Direction:
Below is a listing to transcribe in full and exactly; keep the pictures out.

Records for this exercise:
◆ ◆ ◆

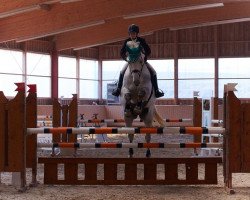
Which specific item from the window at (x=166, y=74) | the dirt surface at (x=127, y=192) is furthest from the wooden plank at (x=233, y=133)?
the window at (x=166, y=74)

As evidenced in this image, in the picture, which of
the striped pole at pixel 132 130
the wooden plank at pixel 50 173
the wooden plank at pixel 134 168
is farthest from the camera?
the wooden plank at pixel 50 173

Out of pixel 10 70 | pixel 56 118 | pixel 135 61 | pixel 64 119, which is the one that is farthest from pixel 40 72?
pixel 135 61

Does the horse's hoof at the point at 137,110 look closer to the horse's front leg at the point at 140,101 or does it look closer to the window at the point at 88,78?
the horse's front leg at the point at 140,101

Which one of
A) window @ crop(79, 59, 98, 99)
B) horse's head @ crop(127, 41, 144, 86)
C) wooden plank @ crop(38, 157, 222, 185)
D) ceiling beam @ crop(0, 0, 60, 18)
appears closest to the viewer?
wooden plank @ crop(38, 157, 222, 185)

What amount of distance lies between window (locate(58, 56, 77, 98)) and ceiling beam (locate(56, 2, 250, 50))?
1316 mm

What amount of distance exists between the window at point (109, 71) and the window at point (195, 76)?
3.51m

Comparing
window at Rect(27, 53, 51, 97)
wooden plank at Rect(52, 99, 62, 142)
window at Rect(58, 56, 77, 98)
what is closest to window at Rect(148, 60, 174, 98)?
window at Rect(58, 56, 77, 98)

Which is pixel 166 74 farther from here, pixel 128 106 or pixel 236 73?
pixel 128 106

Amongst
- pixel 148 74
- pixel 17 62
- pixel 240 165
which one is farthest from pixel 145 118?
pixel 17 62

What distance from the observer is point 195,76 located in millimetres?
25141

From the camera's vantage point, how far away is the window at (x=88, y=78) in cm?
2581

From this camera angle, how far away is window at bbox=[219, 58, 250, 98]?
2473 cm

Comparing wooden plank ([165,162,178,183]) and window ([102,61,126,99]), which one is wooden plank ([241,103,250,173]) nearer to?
wooden plank ([165,162,178,183])

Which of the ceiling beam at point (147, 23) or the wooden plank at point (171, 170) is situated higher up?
the ceiling beam at point (147, 23)
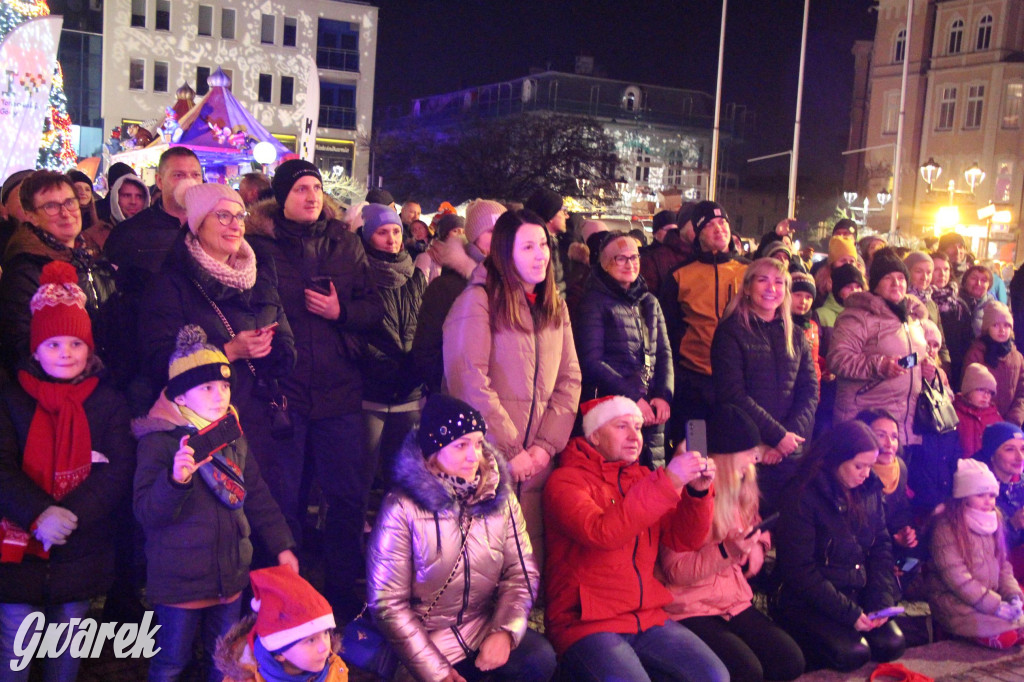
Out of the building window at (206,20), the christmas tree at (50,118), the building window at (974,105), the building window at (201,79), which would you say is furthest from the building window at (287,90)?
the building window at (974,105)

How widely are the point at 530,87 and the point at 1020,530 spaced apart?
52.7 m

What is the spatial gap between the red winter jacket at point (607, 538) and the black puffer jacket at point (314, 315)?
1.26m

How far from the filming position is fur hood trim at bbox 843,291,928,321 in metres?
6.61

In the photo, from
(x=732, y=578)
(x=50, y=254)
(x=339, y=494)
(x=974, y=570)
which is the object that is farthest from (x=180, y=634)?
(x=974, y=570)

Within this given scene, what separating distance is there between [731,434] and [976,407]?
3021 mm

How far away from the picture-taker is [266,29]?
43.9m

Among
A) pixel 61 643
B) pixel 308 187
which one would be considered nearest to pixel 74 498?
pixel 61 643

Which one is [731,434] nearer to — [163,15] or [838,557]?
[838,557]

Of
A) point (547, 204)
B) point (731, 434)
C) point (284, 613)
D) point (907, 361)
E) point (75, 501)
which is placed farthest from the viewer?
point (547, 204)

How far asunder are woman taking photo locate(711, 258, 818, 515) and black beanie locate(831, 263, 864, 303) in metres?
1.87

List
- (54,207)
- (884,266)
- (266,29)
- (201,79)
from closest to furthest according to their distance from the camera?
(54,207)
(884,266)
(201,79)
(266,29)

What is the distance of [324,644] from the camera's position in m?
3.43

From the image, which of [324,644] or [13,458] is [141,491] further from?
[324,644]

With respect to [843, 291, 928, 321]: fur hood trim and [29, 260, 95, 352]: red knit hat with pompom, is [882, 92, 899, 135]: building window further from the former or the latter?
[29, 260, 95, 352]: red knit hat with pompom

◆ ◆ ◆

Result of the task:
Which specific item from the window at (x=166, y=74) | the dirt surface at (x=127, y=192) is furthest from the wooden plank at (x=233, y=133)?
the window at (x=166, y=74)

As evidenced in this image, in the picture, which of
the striped pole at pixel 132 130
the wooden plank at pixel 50 173
the wooden plank at pixel 134 168
is farthest from the camera?
the wooden plank at pixel 50 173

Out of pixel 10 70 | pixel 56 118 | pixel 135 61 | pixel 64 119, which is the one that is farthest from pixel 40 72?
pixel 135 61

Does the horse's hoof at the point at 137,110 look closer to the horse's front leg at the point at 140,101 or does it look closer to the window at the point at 88,78?
the horse's front leg at the point at 140,101

Which one of
A) window @ crop(79, 59, 98, 99)
B) horse's head @ crop(127, 41, 144, 86)
C) wooden plank @ crop(38, 157, 222, 185)
D) ceiling beam @ crop(0, 0, 60, 18)
appears closest to the viewer?
wooden plank @ crop(38, 157, 222, 185)

What amount of distance lies between window (locate(58, 56, 77, 98)) and ceiling beam (locate(56, 2, 250, 50))?
1316 mm

What amount of distance exists between the window at point (109, 71) and the window at point (195, 76)?
3.51m

Comparing
window at Rect(27, 53, 51, 97)
wooden plank at Rect(52, 99, 62, 142)
window at Rect(58, 56, 77, 98)
what is closest to window at Rect(148, 60, 174, 98)?
window at Rect(58, 56, 77, 98)

Which is pixel 166 74 farther from here, pixel 128 106 or pixel 236 73?
pixel 128 106

Amongst
- pixel 148 74
- pixel 17 62
- pixel 240 165
which one is farthest from pixel 145 118?
pixel 17 62

What distance from the observer is point 195,76 located in millimetres?
25141

From the camera's vantage point, how far away is the window at (x=88, y=78) in cm?
2581

From this camera angle, how far away is window at bbox=[219, 58, 250, 98]?
2473 cm

Comparing wooden plank ([165,162,178,183]) and window ([102,61,126,99]), which one is wooden plank ([241,103,250,173]) nearer to?
wooden plank ([165,162,178,183])

Which of the ceiling beam at point (147, 23) or the wooden plank at point (171, 170) is situated higher up?
the ceiling beam at point (147, 23)
Out of the building window at (206,20), the christmas tree at (50,118), the building window at (974,105), the building window at (201,79), which would you say is furthest from the building window at (287,90)?
the building window at (974,105)

How widely are the point at 530,87 and the point at 1020,530 spaced apart?
52.7 m

What is the spatial gap between the red winter jacket at point (607, 538) and the black puffer jacket at point (314, 315)?
1.26m

How far from the filming position is fur hood trim at bbox 843,291,928,321 in metres?
6.61

In the photo, from
(x=732, y=578)
(x=50, y=254)
(x=339, y=494)
(x=974, y=570)
which is the object that is farthest from (x=180, y=634)?
(x=974, y=570)

Within this given scene, what separating distance is there between [731,434] and [976,407]?
3021 mm

How far away from the picture-taker is [266,29]?
43.9m

Among
A) pixel 61 643
B) pixel 308 187
which one would be considered nearest to pixel 74 498?
pixel 61 643

Which one is [731,434] nearer to — [163,15] or [838,557]?
[838,557]

Of
A) point (547, 204)
B) point (731, 434)
C) point (284, 613)
D) point (907, 361)
E) point (75, 501)
which is placed farthest from the viewer?
point (547, 204)

How far asunder are woman taking photo locate(711, 258, 818, 515) and black beanie locate(831, 263, 864, 303) in metres?
1.87

List
- (54,207)
- (884,266)
- (266,29)
- (201,79)
from closest to furthest according to their distance from the camera?
(54,207)
(884,266)
(201,79)
(266,29)

What is the distance of [324,644] from the camera's position in m?
3.43

From the image, which of [324,644] or [13,458] is [141,491] further from?
[324,644]

With respect to [843, 291, 928, 321]: fur hood trim and [29, 260, 95, 352]: red knit hat with pompom, is [882, 92, 899, 135]: building window further from the former or the latter?
[29, 260, 95, 352]: red knit hat with pompom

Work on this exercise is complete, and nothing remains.